What is completely unknown and what can only be guessed at is whether these stone circles had a roof or not? The reliefs decorating the columns depict lions, bulls, wild boars, foxes, gazelles and donkeys, as well as snakes, spiders and birds, usually vultures. Interestingly, both in Çatalhöyük and in Jericho.


Another boar...

What are the carved figures silent about?


There are also images of humanoid figures in Gobekli Tepe. The T-shaped pillars depict human hands as well as loincloths, which is quite amazing. It is unknown what such… “whimsical” images were intended for and what purpose they served. In any case, this is clearly a cult, and a cult of what, we will most likely never know.
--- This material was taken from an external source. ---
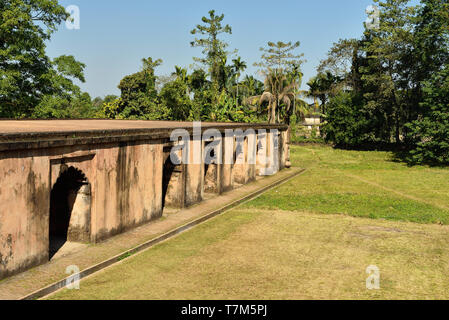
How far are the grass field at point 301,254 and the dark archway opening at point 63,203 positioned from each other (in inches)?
86.4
The floors in the “temples” are either leveled rock from which pedestals were cut for a pair of central T-shaped columns. Or is it compacted lime.


T-shaped stone

Later fences are already rectangular in shape, but T-shaped columns are also present here, that is, the function of the structure itself has not changed, although the external fence is different. The circular structures date back to 9000 BC. BC, but the limestone floors in the rectangular buildings give us dates between 8800 and 8000 BC. e. That is, the rectangles were built later. Moreover, usually T-shaped pillars up to 1,5 meters high are located in the center of the room. Fierce lions are depicted on two pillars. Therefore, the room where they were excavated was called the “building on lion pillars.”


"The Angry Lion"

In general, Gobekli Tepe is such an interesting place that it is simply impossible to tell about it in one material.

To be continued ...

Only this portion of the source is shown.